On the 12th, some hundred miles southwest of
Christmas Island, I saw anti-trade clouds flying
up from the southwest very high over the regular
winds, which weakened now for a few days, while a
swell heavier than usual set in also from the
southwest. A winter gale was going on in the
direction of the Cape of Good Hope. Accordingly,
I steered higher to windward, allowing twenty
miles a day while this went on, for change of
current; and it was not too much, for on that
course I made the Keeling Islands right ahead.
The first unmistakable sign of the land was a
visit one morning from a white tern that fluttered
very knowingly about the vessel, and then took
itself off westward with a businesslike air in its
wing. The tern is called by the islanders the
"pilot of Keeling Cocos." Farther on I
came among a great number of birds fishing, and
fighting over whatever they caught. My reckoning
was up, and springing aloft, I saw from half-way
up the mast cocoanut-trees standing out of the
water ahead. I expected to see this; still, it
thrilled me as an electric shock might have done.
I slid down the mast, trembling under the
strangest sensations; and not able to resist the
impulse, I sat on deck and gave way to my
emotions. To folks in a parlor on shore this may
seem weak indeed, but I am telling the story of a
voyage alone.
I didn't touch the helm, for with the current
and heave of the sea the sloop found herself at
the end of the run absolutely in the fairway of
the channel. You couldn't have beaten it in the
navy! Then I trimmed her sails by the wind, took
the helm, and flogged her up the couple of miles
or so abreast the harbor landing, where I cast
anchor at 3:30 P. M.,
July 17, 1897, twenty-three days from Thursday
Island. The distance run was twenty-seven hundred
miles as the crow flies. This would have been a
fair Atlantic voyage. It was a delightful sail!
During those twenty-three days I had not spent
altogether more than three hours at the helm,
including the time occupied in beating into
Keeling harbor. I just lashed the helm and let
her go; whether the wind was abeam or dead aft, it
was all the same: she always sailed on her course.
No part of the voyage up to this point, taking it
by and large, had been so finished as this. [note 1]
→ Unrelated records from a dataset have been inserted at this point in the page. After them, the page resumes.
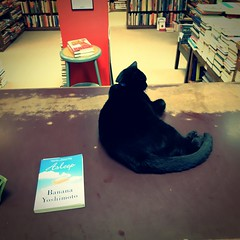 09 may 16 (11)a (beihouphotography) Tags: cats dusty cat square lawrence downtown books 11 bookshelf bookstore kansas fujifilm format x30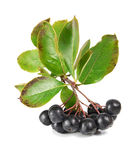 Black ashberry Stock Photography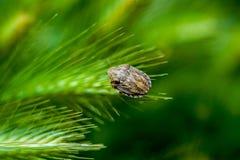 Черепашка на Зерн-ухе Стоковая Фотография RF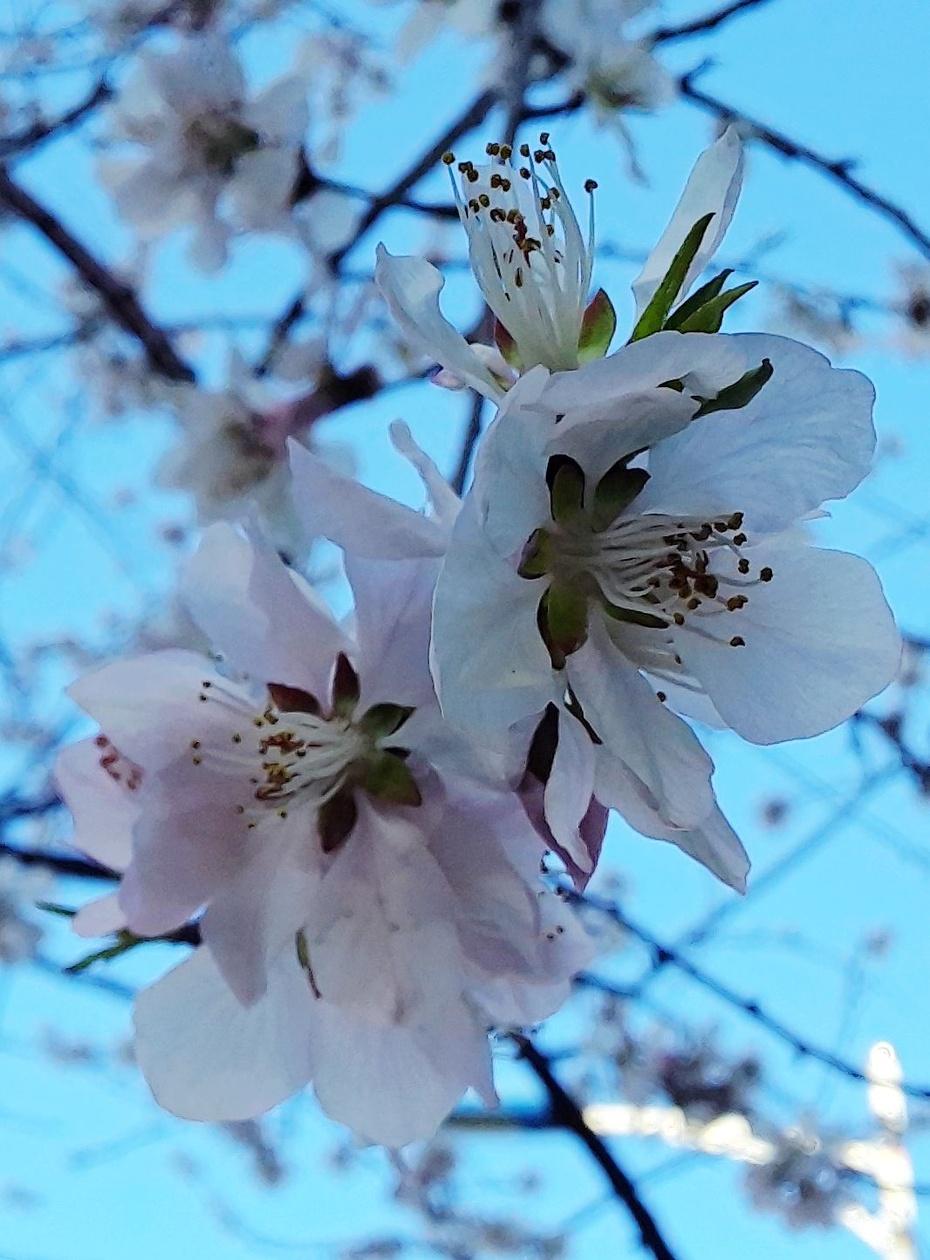 春天来啦 - 淡淡云 - 淡淡云
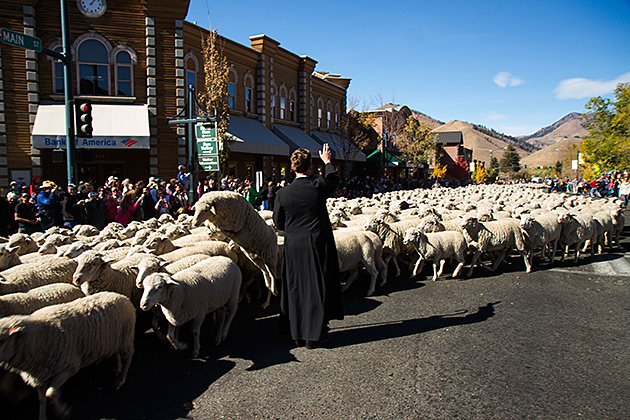 Sheep Blessing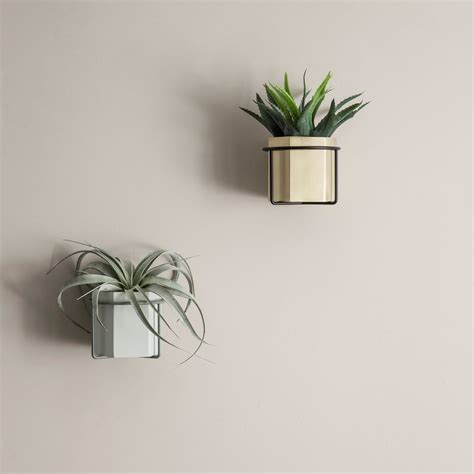 wall plant holders wall plant holder by ferm living in our shop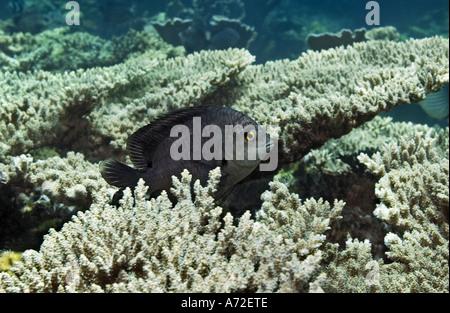 close-up of damselfish hidden among plate coral - Stock Photo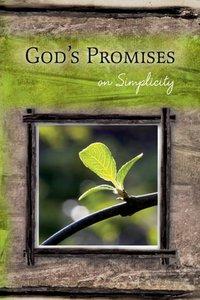 Gods Promises: On Simplicity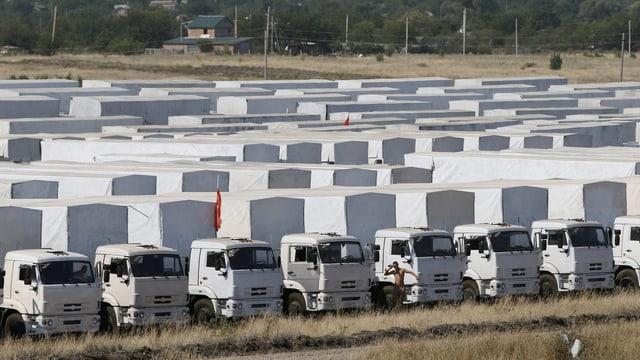 Zahlreiche Lastwagen in Reih und Glied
The Keeling Cocos Islands, according to Admiral
Fitzroy, R. N., lie between the latitudes of
11 degrees 50' and 12 degrees 12' S., and the
longitudes of 96 degrees 51' and 96 degrees 58' E.
They were discovered in 1608-9 by Captain William
Keeling, then in the service of the East India
Company. The southern group consists of seven or
eight islands and islets on the atoll, which is
the skeleton of what some day, according to the
history of coral reefs, will be a continuous
island. North Keeling has no harbor, is seldom
visited, and is of no importance. The South
Keelings are a strange little world, with a
romantic history all their own. They have been
visited occasionally by the floating spar of some
hurricane-swept ship, or by a tree that has
drifted all the way from Australia, or by an
ill-starred ship cast away, and finally by man.
Even a rock once drifted to Keeling, held fast
among the roots of a tree.
After the discovery of the islands by Captain
Keeling, their first notable visitor was Captain
John Clunis-Ross, who in 1814 touched in the ship
Borneo on a voyage to India. Captain
Ross returned two years later with his wife and
family and his mother-in-law, Mrs. Dymoke, and
eight sailor-artisans, to take possession of the
islands, but found there already one Alexander
Hare, who meanwhile had marked the little atoll as
a sort of Eden for a seraglio of Malay women which
he moved over from the coast of Africa. It was
Ross's own brother, oddly enough, who freighted
Hare and his crowd of women to the islands, not
knowing of Captain John's plans to occupy the
little world. And so Hare was there with his
outfit, as if he had come to stay.
On his previous visit, however, Ross had nailed
the English Jack to a mast on Horsburg Island, one
of the group. After two years shreds of it still
fluttered in the wind, and his sailors, nothing
loath, began at once the invasion of the new
kingdom to take possession of it, women and all.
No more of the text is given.